3.1.2.2. Design for Azure Blob Storage
💡 First Principle: A massively scalable, highly durable, and cost-effective object storage service is the foundational platform for storing and managing vast amounts of unstructured data in the cloud.
Scenario: You are designing a data storage solution for a content management system. It will store user-uploaded images and videos that are frequently accessed initially but become less popular over time. You also need to retain these files for 10 years for compliance reasons at the lowest possible cost, and ensure they are resilient to regional disasters.

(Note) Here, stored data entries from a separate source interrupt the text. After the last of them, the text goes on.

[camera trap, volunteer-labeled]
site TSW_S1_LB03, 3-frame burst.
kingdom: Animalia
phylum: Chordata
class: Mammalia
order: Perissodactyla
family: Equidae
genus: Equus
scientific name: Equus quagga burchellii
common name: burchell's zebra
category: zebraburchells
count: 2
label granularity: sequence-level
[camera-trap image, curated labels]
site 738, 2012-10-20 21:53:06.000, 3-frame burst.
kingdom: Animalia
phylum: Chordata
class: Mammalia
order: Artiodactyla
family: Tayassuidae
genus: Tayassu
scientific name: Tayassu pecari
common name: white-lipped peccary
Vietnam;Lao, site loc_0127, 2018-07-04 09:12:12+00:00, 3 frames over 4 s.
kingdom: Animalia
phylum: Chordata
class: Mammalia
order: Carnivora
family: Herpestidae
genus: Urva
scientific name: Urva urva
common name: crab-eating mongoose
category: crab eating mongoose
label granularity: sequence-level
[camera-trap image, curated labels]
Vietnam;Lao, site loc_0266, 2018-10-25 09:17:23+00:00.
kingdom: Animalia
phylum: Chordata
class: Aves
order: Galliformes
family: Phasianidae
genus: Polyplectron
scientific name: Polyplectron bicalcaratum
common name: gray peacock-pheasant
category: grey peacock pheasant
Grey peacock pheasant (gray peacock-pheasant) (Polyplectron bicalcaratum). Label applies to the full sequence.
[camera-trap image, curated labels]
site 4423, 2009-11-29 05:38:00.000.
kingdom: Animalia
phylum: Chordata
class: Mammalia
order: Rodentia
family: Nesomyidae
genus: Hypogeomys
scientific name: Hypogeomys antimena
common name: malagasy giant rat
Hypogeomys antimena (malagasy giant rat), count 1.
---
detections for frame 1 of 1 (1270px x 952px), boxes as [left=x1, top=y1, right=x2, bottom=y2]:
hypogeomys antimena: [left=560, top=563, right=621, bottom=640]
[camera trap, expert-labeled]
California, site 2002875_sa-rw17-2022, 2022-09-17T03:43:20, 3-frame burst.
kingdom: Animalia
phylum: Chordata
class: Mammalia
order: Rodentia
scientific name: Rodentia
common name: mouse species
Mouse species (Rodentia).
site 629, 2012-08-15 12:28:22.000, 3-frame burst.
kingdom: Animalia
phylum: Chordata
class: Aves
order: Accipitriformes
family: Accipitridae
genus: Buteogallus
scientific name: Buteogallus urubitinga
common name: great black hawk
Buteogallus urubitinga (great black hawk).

Azure Blob Storage is Microsoft’s object storage solution for storing large amounts of unstructured data.
Key Design Considerations:
- Access Tiers:
- Data Redundancy:
- LRS (Locally Redundant Storage): Replicates data within a single datacenter.
- ZRS (Zone-Redundant Storage): Replicates across 3 datacenters in a region.
- GRS (Geo-Redundant Storage): Replicates to a secondary Region for disaster recovery.
- RA-GRS (Read-Access GRS): Adds read access to the secondary Region for GRS.
- Security:
- Use Shared Access Signatures (SAS) for scoped, time-limited access.
- Integrate with Azure AD for identity-based controls.
- Data is encrypted at rest by default.
⚠️ Common Pitfall: Ignoring retrieval costs. Moving data to a cheaper storage tier like Archive saves on storage costs, but frequent retrieval can make it more expensive overall than keeping it in the Cool tier due to higher per-GB retrieval fees.
Key Trade-Offs:
- Storage Cost vs. Retrieval Cost/Time: Lower storage costs (e.g., Archive tier) come with higher retrieval costs and longer retrieval times (hours).
Reflection Question: How does designing for Azure Blob Storage, by leveraging its access tiers (Hot, Cool, Archive) and data redundancy options (e.g., GRS), fundamentally enable highly available, durable, and massively scalable object storage for unstructured data, optimizing for cost and compliance across diverse workloads?